Dataset items:
● ● ● ● ●

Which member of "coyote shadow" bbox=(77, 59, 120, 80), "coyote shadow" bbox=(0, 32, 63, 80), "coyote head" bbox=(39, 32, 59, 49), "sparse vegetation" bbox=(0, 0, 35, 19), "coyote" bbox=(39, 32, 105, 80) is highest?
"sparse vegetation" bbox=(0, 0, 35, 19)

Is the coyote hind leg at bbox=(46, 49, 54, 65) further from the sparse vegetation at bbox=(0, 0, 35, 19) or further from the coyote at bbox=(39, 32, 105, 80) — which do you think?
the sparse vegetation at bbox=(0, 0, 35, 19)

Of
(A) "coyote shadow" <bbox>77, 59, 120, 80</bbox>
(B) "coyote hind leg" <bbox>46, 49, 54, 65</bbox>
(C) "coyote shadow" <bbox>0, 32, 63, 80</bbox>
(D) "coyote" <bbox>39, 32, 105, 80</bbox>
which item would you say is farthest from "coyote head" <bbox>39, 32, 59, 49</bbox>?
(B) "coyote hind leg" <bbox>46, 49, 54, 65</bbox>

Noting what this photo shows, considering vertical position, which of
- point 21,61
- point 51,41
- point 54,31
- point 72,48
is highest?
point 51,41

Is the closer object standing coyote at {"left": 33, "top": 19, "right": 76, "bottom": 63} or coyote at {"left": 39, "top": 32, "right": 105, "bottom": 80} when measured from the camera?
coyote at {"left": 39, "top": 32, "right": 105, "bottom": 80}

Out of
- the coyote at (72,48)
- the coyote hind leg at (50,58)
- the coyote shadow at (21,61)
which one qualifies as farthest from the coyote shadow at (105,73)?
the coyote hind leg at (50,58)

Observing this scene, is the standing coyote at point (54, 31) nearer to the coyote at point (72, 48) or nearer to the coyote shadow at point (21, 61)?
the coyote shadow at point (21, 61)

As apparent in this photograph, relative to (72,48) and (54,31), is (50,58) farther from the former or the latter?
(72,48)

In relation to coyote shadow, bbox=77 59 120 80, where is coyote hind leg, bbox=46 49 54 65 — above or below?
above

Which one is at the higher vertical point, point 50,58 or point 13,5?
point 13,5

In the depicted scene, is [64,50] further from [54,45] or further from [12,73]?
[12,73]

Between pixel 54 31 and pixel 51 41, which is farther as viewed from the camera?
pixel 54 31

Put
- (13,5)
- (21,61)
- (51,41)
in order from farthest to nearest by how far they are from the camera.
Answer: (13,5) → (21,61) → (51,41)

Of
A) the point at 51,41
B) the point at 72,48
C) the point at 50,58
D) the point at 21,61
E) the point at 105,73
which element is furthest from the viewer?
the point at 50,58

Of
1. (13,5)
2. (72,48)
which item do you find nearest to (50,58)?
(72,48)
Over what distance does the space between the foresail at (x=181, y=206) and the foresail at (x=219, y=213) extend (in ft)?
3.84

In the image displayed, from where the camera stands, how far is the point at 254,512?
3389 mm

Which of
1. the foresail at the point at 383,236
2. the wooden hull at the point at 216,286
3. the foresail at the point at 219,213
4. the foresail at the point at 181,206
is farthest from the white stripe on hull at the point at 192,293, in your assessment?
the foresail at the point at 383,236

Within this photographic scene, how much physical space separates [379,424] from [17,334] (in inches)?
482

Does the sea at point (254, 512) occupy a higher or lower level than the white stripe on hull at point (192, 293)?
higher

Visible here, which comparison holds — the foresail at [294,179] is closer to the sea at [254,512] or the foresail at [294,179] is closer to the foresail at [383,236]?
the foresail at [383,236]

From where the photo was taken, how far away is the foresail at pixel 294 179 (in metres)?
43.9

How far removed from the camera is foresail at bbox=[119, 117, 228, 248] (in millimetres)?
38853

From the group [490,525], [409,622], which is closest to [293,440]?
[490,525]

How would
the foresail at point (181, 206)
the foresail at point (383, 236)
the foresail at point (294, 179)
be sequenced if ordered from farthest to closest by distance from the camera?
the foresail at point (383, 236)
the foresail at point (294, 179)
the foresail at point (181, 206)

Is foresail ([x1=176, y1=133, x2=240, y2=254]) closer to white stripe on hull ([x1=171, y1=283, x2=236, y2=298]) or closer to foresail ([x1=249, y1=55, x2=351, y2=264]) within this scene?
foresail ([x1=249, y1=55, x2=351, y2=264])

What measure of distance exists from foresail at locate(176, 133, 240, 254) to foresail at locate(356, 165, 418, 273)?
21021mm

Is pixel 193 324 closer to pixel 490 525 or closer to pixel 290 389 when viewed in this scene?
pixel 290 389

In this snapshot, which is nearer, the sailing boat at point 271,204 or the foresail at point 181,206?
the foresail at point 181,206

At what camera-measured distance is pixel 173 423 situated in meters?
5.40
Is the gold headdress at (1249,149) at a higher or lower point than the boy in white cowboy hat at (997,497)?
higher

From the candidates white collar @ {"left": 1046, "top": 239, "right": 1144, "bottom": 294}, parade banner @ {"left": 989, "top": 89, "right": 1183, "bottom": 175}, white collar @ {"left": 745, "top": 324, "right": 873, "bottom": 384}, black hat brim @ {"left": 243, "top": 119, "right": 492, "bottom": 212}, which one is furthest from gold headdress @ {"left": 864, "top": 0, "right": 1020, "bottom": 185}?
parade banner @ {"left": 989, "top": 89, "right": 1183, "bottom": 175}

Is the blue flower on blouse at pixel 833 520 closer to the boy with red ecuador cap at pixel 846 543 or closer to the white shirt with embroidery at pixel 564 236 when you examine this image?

● ● ● ● ●

» Exercise prompt: Recopy the entries above exactly, with every line included.

» Complete answer:
Which member of "coyote shadow" bbox=(77, 59, 120, 80), "coyote shadow" bbox=(0, 32, 63, 80), "coyote head" bbox=(39, 32, 59, 49), "sparse vegetation" bbox=(0, 0, 35, 19), "coyote" bbox=(39, 32, 105, 80) is highest?
"sparse vegetation" bbox=(0, 0, 35, 19)

Is the coyote hind leg at bbox=(46, 49, 54, 65) further from the sparse vegetation at bbox=(0, 0, 35, 19) or further from the coyote at bbox=(39, 32, 105, 80) — which do you think?
the sparse vegetation at bbox=(0, 0, 35, 19)

Of
(A) "coyote shadow" <bbox>77, 59, 120, 80</bbox>
(B) "coyote hind leg" <bbox>46, 49, 54, 65</bbox>
(C) "coyote shadow" <bbox>0, 32, 63, 80</bbox>
(D) "coyote" <bbox>39, 32, 105, 80</bbox>
which item would you say is farthest from "coyote head" <bbox>39, 32, 59, 49</bbox>?
(B) "coyote hind leg" <bbox>46, 49, 54, 65</bbox>

Noting what this photo shows, considering vertical position, which of
- point 21,61
- point 51,41
- point 54,31
- point 72,48
is highest?
point 51,41

Is the closer object standing coyote at {"left": 33, "top": 19, "right": 76, "bottom": 63} or coyote at {"left": 39, "top": 32, "right": 105, "bottom": 80} when measured from the camera?
coyote at {"left": 39, "top": 32, "right": 105, "bottom": 80}

Out of
- the coyote at (72,48)
- the coyote hind leg at (50,58)
- the coyote shadow at (21,61)
which one qualifies as farthest from the coyote shadow at (105,73)?
the coyote hind leg at (50,58)

Observing this scene, is the standing coyote at point (54, 31) nearer to the coyote at point (72, 48) or nearer to the coyote shadow at point (21, 61)?
the coyote shadow at point (21, 61)

As apparent in this photograph, relative to (72,48) and (54,31), is (50,58) farther from the former or the latter?
(72,48)

In relation to coyote shadow, bbox=77 59 120 80, where is coyote hind leg, bbox=46 49 54 65 — above or below?
above

Which one is at the higher vertical point, point 50,58 or point 13,5?
point 13,5

In the depicted scene, is [64,50] further from [54,45] or further from [12,73]?
[12,73]

Between pixel 54 31 and pixel 51 41, which is farther as viewed from the camera?
pixel 54 31

Put
- (13,5)
- (21,61)
- (51,41)
in order from farthest to nearest by how far they are from the camera.
Answer: (13,5) → (21,61) → (51,41)

Of
A) the point at 51,41
B) the point at 72,48
C) the point at 50,58
D) the point at 21,61
E) the point at 105,73
which element is furthest from the viewer?
the point at 50,58

Of
1. (13,5)
2. (72,48)
which item do you find nearest to (50,58)?
(72,48)
Over what distance does the space between the foresail at (x=181, y=206) and the foresail at (x=219, y=213) extend (in ft)?
3.84

In the image displayed, from where the camera stands, how far is the point at 254,512?
3389 mm

Which of
1. the foresail at the point at 383,236
2. the wooden hull at the point at 216,286
3. the foresail at the point at 219,213
4. the foresail at the point at 181,206
is farthest from the white stripe on hull at the point at 192,293, in your assessment?
the foresail at the point at 383,236

Within this photographic scene, how much physical space separates [379,424] from [17,334] (in inches)?
482

Does the sea at point (254, 512) occupy a higher or lower level than the white stripe on hull at point (192, 293)?
higher

Visible here, which comparison holds — the foresail at [294,179] is closer to the sea at [254,512] or the foresail at [294,179] is closer to the foresail at [383,236]?
the foresail at [383,236]

From where the photo was taken, how far away is the foresail at pixel 294 179 (in metres)?
43.9

How far removed from the camera is foresail at bbox=[119, 117, 228, 248] (in millimetres)?
38853

From the group [490,525], [409,622], which is closest to [293,440]?
[490,525]

How would
the foresail at point (181, 206)
the foresail at point (383, 236)
the foresail at point (294, 179)
be sequenced if ordered from farthest to closest by distance from the camera?
the foresail at point (383, 236)
the foresail at point (294, 179)
the foresail at point (181, 206)

Is foresail ([x1=176, y1=133, x2=240, y2=254]) closer to white stripe on hull ([x1=171, y1=283, x2=236, y2=298]) or closer to foresail ([x1=249, y1=55, x2=351, y2=264]) within this scene?
foresail ([x1=249, y1=55, x2=351, y2=264])

What measure of distance exists from foresail at locate(176, 133, 240, 254) to foresail at locate(356, 165, 418, 273)?
21021mm

Is pixel 193 324 closer to pixel 490 525 or closer to pixel 290 389 when viewed in this scene?
pixel 290 389

In this snapshot, which is nearer, the sailing boat at point 271,204 or the foresail at point 181,206?
the foresail at point 181,206

At what camera-measured distance is pixel 173 423 situated in meters?
5.40
Is the gold headdress at (1249,149) at a higher or lower point than the boy in white cowboy hat at (997,497)?
higher

From the candidates white collar @ {"left": 1046, "top": 239, "right": 1144, "bottom": 294}, parade banner @ {"left": 989, "top": 89, "right": 1183, "bottom": 175}, white collar @ {"left": 745, "top": 324, "right": 873, "bottom": 384}, black hat brim @ {"left": 243, "top": 119, "right": 492, "bottom": 212}, which one is furthest from gold headdress @ {"left": 864, "top": 0, "right": 1020, "bottom": 185}?
parade banner @ {"left": 989, "top": 89, "right": 1183, "bottom": 175}

Is the blue flower on blouse at pixel 833 520 closer to the boy with red ecuador cap at pixel 846 543 or closer to the white shirt with embroidery at pixel 564 236 when you examine this image?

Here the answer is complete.